→ Exercise directions
Extract the text of every row below and repeat each line word for word, leaving the pictures out of your answer.

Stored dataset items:
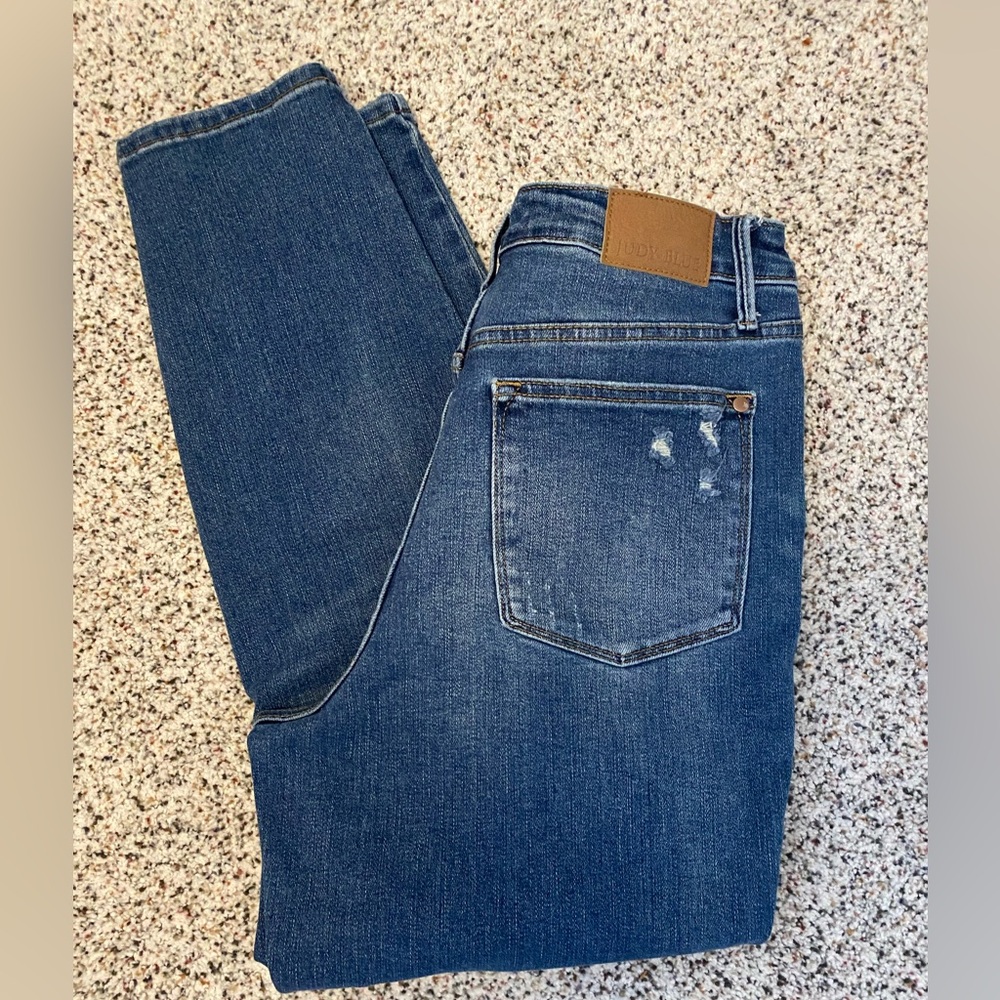 Judy Blue size 11/30 high waisted slim fit boyfriend jean. Worn once.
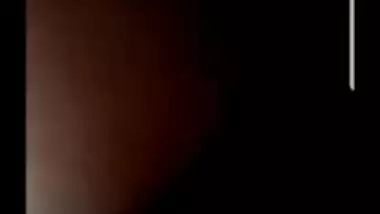 Indian webcam model's show lasts like a full-fledged porn video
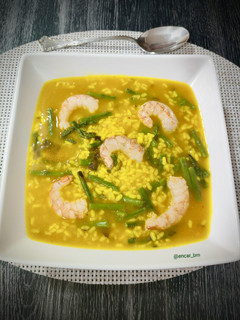 Una foto de Arroz caldoso de gambones y espárragos con caldo miso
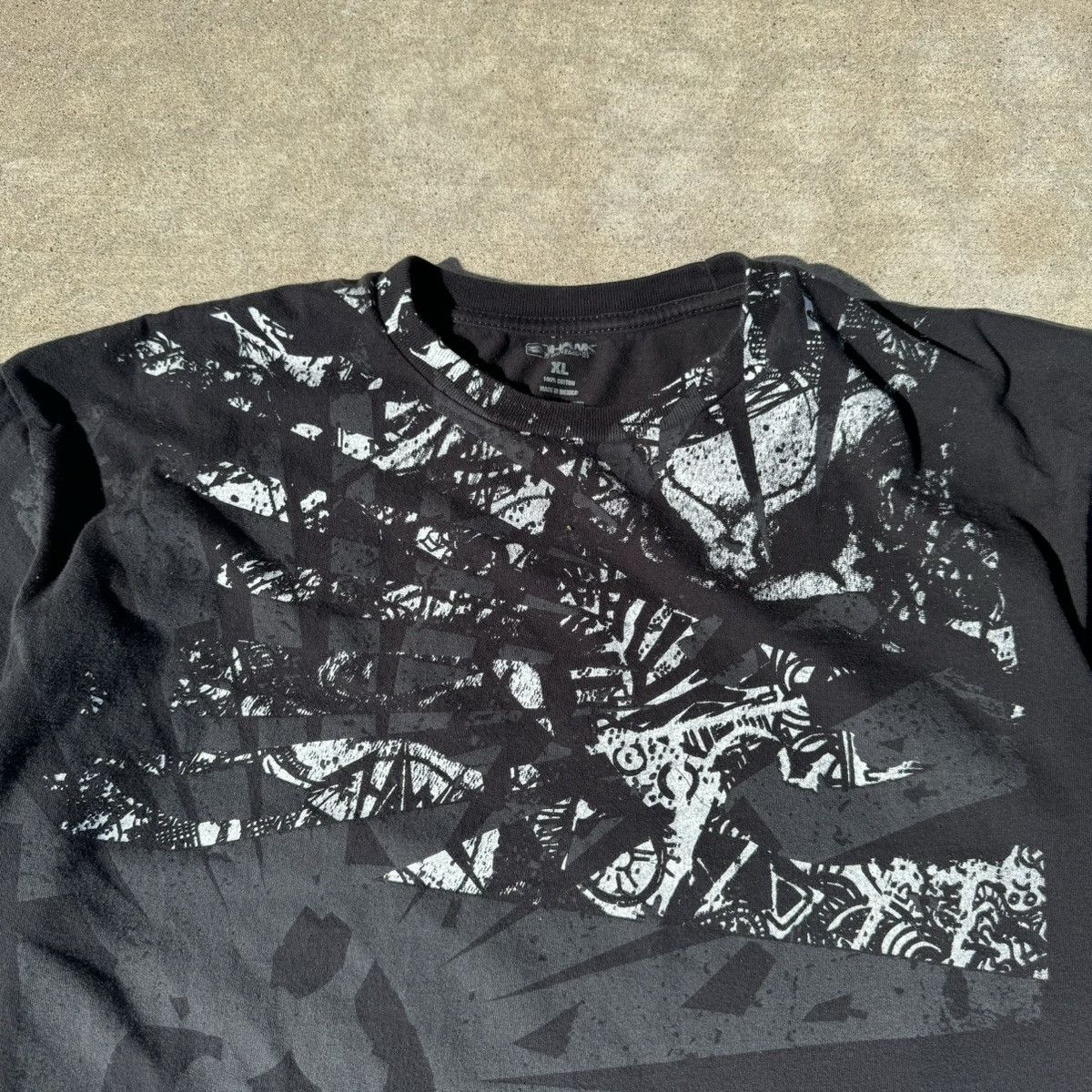 Affliction × JNCO × Tapout Vintage Y2K Tony Hawk Skater AOP Grunge Graphic Tee XL Size US XL / EU 56 / 4 - 4 Thumbnail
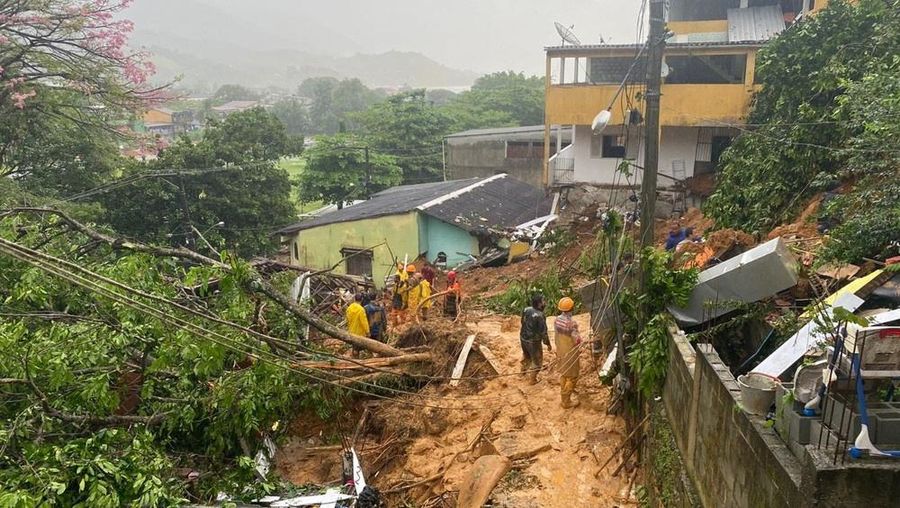 A view shows damage and mudslides caused by heavy rains, in Angra dos Reis, Brazil, April 2, 2022. Reuters.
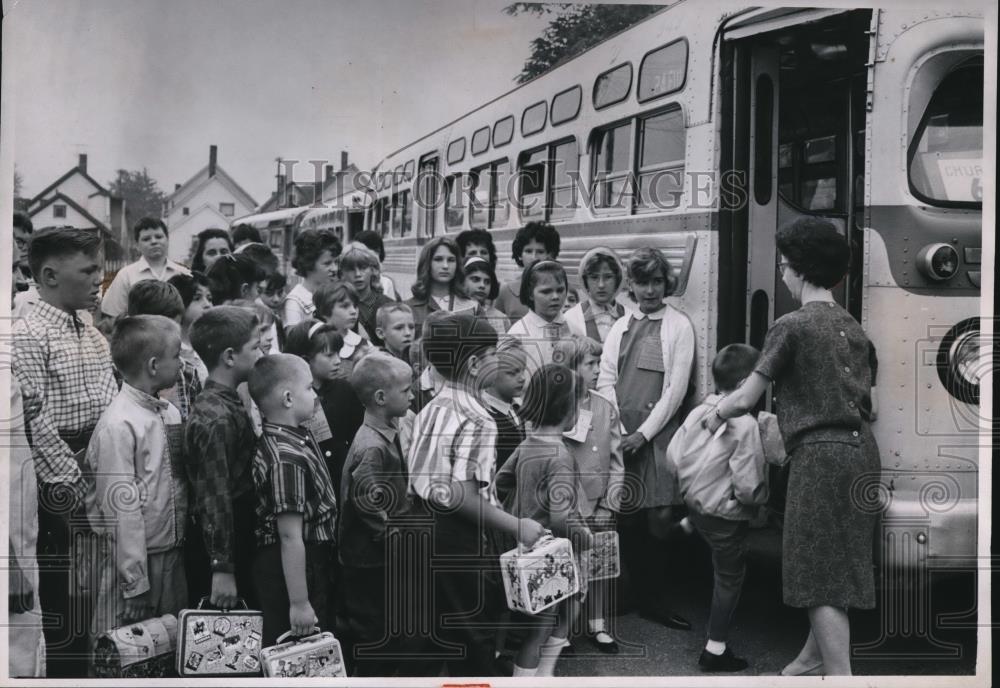 1965 Press Photo Bubrer School Children boarding buses for temporary classes - Historic Images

→ Exercise solution
 Judy Blue size 11/30 high waisted slim fit boyfriend jean. Worn once.
 Indian webcam model's show lasts like a full-fledged porn video
 Una foto de Arroz caldoso de gambones y espárragos con caldo miso
 Affliction × JNCO × Tapout Vintage Y2K Tony Hawk Skater AOP Grunge Graphic Tee XL Size US XL / EU 56 / 4 - 4 Thumbnail
 A view shows damage and mudslides caused by heavy rains, in Angra dos Reis, Brazil, April 2, 2022. Reuters.
 1965 Press Photo Bubrer School Children boarding buses for temporary classes - Historic Images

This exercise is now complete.